= Pikria Chikhradze =

Georgian politician

Pikria Chikhradze (ფიქრია ჩიხრაძე; born 27 April 1966) is a Georgian politician. She has been a senior figure in the opposition New Rights Party since 1999 and then in the Lelo for Georgia party, within which the New Rights merged in 2019. She was member of the Parliament of Georgia from 1995 to 2008 and political adviser to the President of Georgia from 2015 to 2018.
== Early life and career ==
Born in the town of Oni in what was then Soviet Georgia, Chikhradze graduated from the Tbilisi State University (TSU) with a degree in philology in 1989 and from the Tbilisi Theological Academy with a degree in Christian Anthropology in 1993. In the late 1980s, she was a leading pro-independence student activist and helped organize a youth vigilante group tasked with protection of the endangered monuments of Georgian material culture. Between 1990 and 1996, she taught in a school in Tbilisi and worked at the laboratory for Christian culture studies at the TSU. During this period of political upheaval in post-Soviet Georgia, from 1994 to 1995, she also edited one of the first independent Georgian dailies, Iveria-Express.

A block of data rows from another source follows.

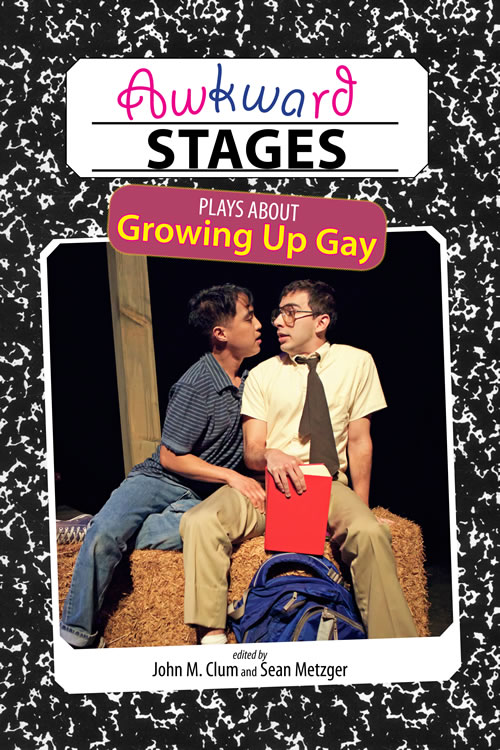 #WeNeedDiverseBooks Cambria Press Publication LGBT Theatre play playwrights teenage sexuality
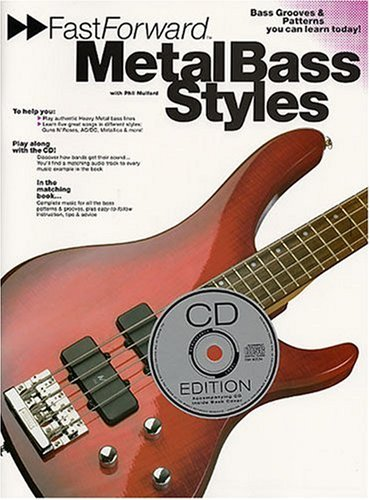9780711945043: Metal Bass Styles: Bass Grooves & Patterns You Can Learn Today! (Fast Forward (Music Sales))
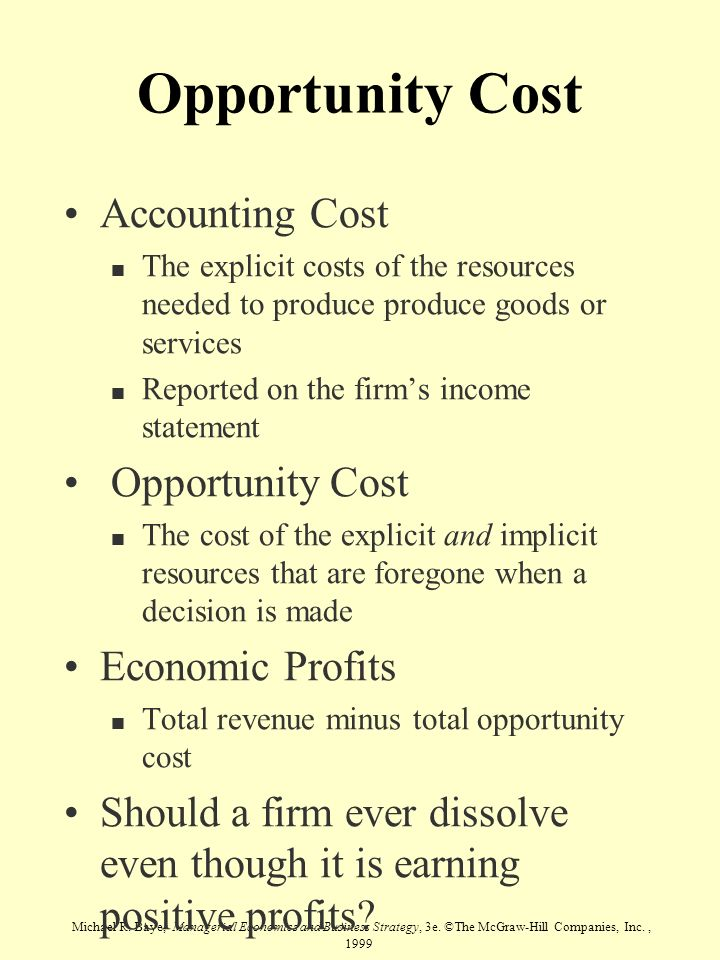 Opportunity Cost Accounting Cost Opportunity Cost Economic Profits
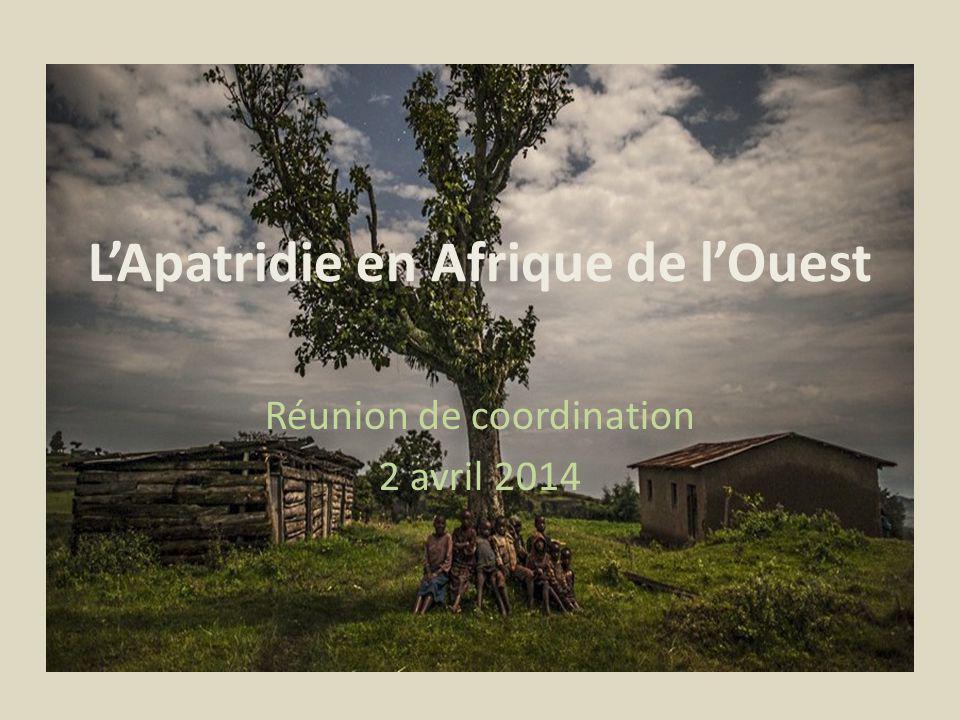 LApatridie en Afrique de lOuest Réunion de coordination 2 avril 2014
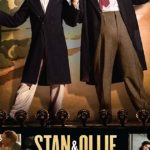 Download Stan and Ollie (2019) Full Hollywood Hd Movie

== Member of Parliament ==
Chikhradze's more direct involvement in the national politics began in 1995, when she was elected to the Parliament of Georgia on a ticket of the Citizens' Union of Georgia (CUG) chaired by Eduard Shevardnadze. She quickly ran afoul of Shevardnadze and Parliamentary chairman Zurab Zhvania over a number of issues, including the private television Rustavi 2. In the new Parliament of 1999–2004, she entered as a member of the New Rights, a new pro-Western and liberal conservative party, and ended up as a chairperson of its parliamentary faction. With the New Rights, she was in parliamentary opposition to Mikheil Saakashvili and his government which was swept to power in the November 2003 Rose Revolution. At the same time, from 1999 to 2008, she had a seat in the Parliamentary Assembly of the Council of Europe as part of the European People's Party faction.

== Later career ==
In 2008, Chikhradze again won a mandate in the Parliament but refused to accept her seat over alleged vote rigging by the Saakashvili government. In January 2013, she became the chairperson of the New Rights, a position she resigned to accept President Giorgi Margvelashvili's proposal to become an adviser and political secretary at his office. After Margvelashvili's term expired in 2018 and various opposition groups rallied against the ruling Georgian Dream party in their quest for an electoral reform, Chikhradze again became vocal in opposition and together with the New Rights joined a new political union Lelo for Georgia, chaired by the entrepreneur Mamuka Khazaradze in December 2019.

In 2020, she accused Dutch Senator Tiny Kox of secretly working for Russia against the Georgian opposition.